WASHINGTON — In many ways, the assassination attempt against Donald Trump at a Pennsylvania campaign stop was a perfect storm of failings coming together that allowed Michael Thomas Crooks to climb on top of a nearby building and take eight shots at the once and future president.

One attendee was killed, two others wounded and a bullet grazed Trump’s ear July 13, 2024, before a Secret Service counter sniper opened fire on Crooks, 20, and killed him. That day jolted an already chaotic race for the White House and solidified Trump’s iconic status in his party and beyond.

It also became a turning point for the agency tasked with protecting the president. As more details emerged about what went wrong, questions multiplied: What happened to the Secret Service’s planning? Why was a rooftop with a clear line of sight to Trump left unguarded? What motivated the shooter?

A year after Butler, multiple investigations have detailed the breakdowns that day. Under a new leader hired by Trump, the agency has been pushing to address those problems, but key questions remain.

“This was a wake-up call for the Secret Service,” said retired supervisory agent Bobby McDonald, who’s now a criminal justice lecturer at the University of New Haven.

A Senate committee and federal auditing agency over the weekend released reports about the Secret Service’s actions.

Here’s a look at what went wrong, what’s been done to address problems and the questions still unanswered.

All the investigations zeroed in on a few specific problems.

The building with a clear sight line to the stage where the president was speaking only 157 yards away was left unguarded. Crooks boosted himself up there and fired eight shots with an AR-style rifle.

The Secret Service’s investigation into its own agency’s conduct said that it wasn’t that the line-of-sight risks weren’t known about ahead of time. It was that multiple personnel assessed them as “acceptable.”

Supervisors had expected large pieces of farm equipment would be situated to block the view from the building. Those ultimately weren’t placed, and staffers who visited the site before the rally didn’t tell their supervisors that the line-of-sight concerns hadn’t been addressed, the report said.

Another glaring problem: fragmented communications between the Secret Service and the local law enforcement that the agency regularly relies on to secure events.

Instead of having one unified command post with representatives from every agency providing security in the same room, there were two command posts at the rally. One investigation described a “chaotic mixture” of radio, cellphone, text and email used to communicate that day.

And a year later, the investigations are still coming.

“There were multiple, unacceptable failures in the planning and execution of the July 13 Butler rally,” said the Senate Committee on Homeland Security & Governmental Affairs in a report released Sunday.

The committee found that the agency denied “multiple requests for additional staff, assets, and resources to protect President Trump” during the presidential campaign. The committee said that included at least two requests for the Butler rally.

The agency’s former director, Kim Cheatle, last year told a House panel before she resigned that the agency didn’t deny any requests for the rally.

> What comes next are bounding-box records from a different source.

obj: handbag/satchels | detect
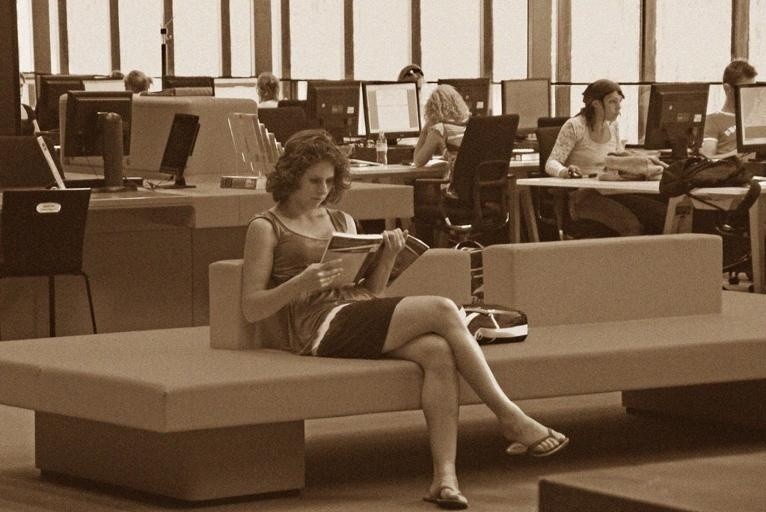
[457,304,528,343]
[660,155,752,196]
[601,150,663,180]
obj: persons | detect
[544,78,668,237]
[20,72,35,120]
[411,85,472,247]
[124,70,155,94]
[698,59,760,163]
[255,71,287,110]
[241,130,570,508]
[395,64,428,87]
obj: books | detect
[319,232,430,288]
[410,159,448,169]
[219,175,268,190]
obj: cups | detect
[703,138,719,157]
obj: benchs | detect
[0,232,766,500]
[537,454,765,511]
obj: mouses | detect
[569,170,582,178]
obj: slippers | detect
[507,427,569,457]
[423,486,467,509]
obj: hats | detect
[583,80,622,107]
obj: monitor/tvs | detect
[47,90,143,189]
[500,78,551,136]
[22,71,309,131]
[643,83,709,164]
[614,83,653,148]
[550,82,590,118]
[362,80,421,145]
[437,78,491,117]
[734,82,766,161]
[159,112,200,188]
[307,81,361,146]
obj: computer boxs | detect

Another report by the Government Accountability Office requested by Republican Iowa Sen. Chuck Grassley criticized the agency’s practices for sharing threat information. That report said senior-level agency officials knew of a specific threat to Trump in the days leading up to the rally. It wasn’t specific to the rally, but it wasn’t shared with the agents or local law enforcement planning for it.

The report said the lack of information-sharing was due to the agency’s “siloed information sharing practices.”

The agency also said Sunday that following the assassination attempt, they took a “serious look” at their operations and have undergone significant reforms to address what happened that day.

The Secret Service issued a report last week about what it has done to address problems laid bare at Butler.

“Since President Trump appointed me as director of the United States Secret Service, I have kept my experience on July 13 top of mind, and the agency has taken many steps to ensure such an event can never be repeated in the future,” said Sean Curran, whom Trump tasked with leading the agency. Curran was one of the agents standing next to Trump as he was hustled off the stage after the shooting.

The agency said it had implemented 21 of the 46 recommendations made by congressional oversight bodies. The rest were either in progress or not up to the agency to implement.

So far it doesn’t appear that anyone has been or will be fired. The agency said Thursday that six staffers have been disciplined with suspensions ranging from 10 to 42 days without pay; the six were placed on restricted duty or nonoperational positions. Their identities and positions were not released.

The lack of firings has led to criticism. The Senate report said more than six people should have been disciplined and the penalties were too weak to match the severity of what happened.

Trump marked the one-year anniversary of the failed assassination attempt with family and close advisers at the FIFA Club World Cup final in New Jersey.